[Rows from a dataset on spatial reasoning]
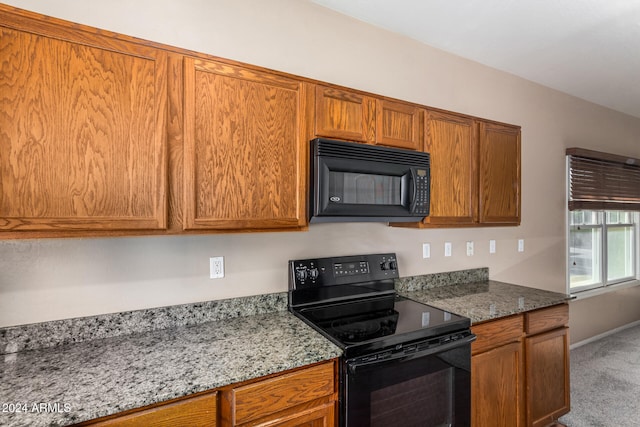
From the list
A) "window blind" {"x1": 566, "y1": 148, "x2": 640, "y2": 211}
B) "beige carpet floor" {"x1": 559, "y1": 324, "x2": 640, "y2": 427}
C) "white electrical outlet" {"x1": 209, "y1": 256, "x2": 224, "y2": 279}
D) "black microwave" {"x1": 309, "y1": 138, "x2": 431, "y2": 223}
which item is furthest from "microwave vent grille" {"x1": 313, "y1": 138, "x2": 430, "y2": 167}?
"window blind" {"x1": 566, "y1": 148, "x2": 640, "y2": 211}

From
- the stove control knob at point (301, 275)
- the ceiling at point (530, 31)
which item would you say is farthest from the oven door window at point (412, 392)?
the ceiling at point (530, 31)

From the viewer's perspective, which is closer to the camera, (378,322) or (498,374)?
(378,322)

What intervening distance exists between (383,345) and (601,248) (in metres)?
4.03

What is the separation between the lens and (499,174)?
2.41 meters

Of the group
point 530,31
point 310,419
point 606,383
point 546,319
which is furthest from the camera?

* _Task to complete_: Copy every line above word for word, but leave out the pictures.

* _Exercise response_:
From the list
A) "window blind" {"x1": 566, "y1": 148, "x2": 640, "y2": 211}
B) "beige carpet floor" {"x1": 559, "y1": 324, "x2": 640, "y2": 427}
C) "white electrical outlet" {"x1": 209, "y1": 256, "x2": 224, "y2": 279}
D) "black microwave" {"x1": 309, "y1": 138, "x2": 431, "y2": 223}
which item is furthest from "microwave vent grille" {"x1": 313, "y1": 138, "x2": 430, "y2": 167}?
"window blind" {"x1": 566, "y1": 148, "x2": 640, "y2": 211}

From
- the stove control knob at point (301, 275)
- the ceiling at point (530, 31)
which item would you say is farthest from the oven door window at point (412, 392)?
the ceiling at point (530, 31)

From the viewer's perspective, which is closer to the camera, (378,322) or (498,374)?
(378,322)

What intervening distance exists between (383,345) and (601,248) (in metres)?
4.03

What is the separation between the lens and (499,174)?
2.41 meters

Of the group
point 530,31
point 310,419
point 606,383
point 546,319
which is furthest from the camera?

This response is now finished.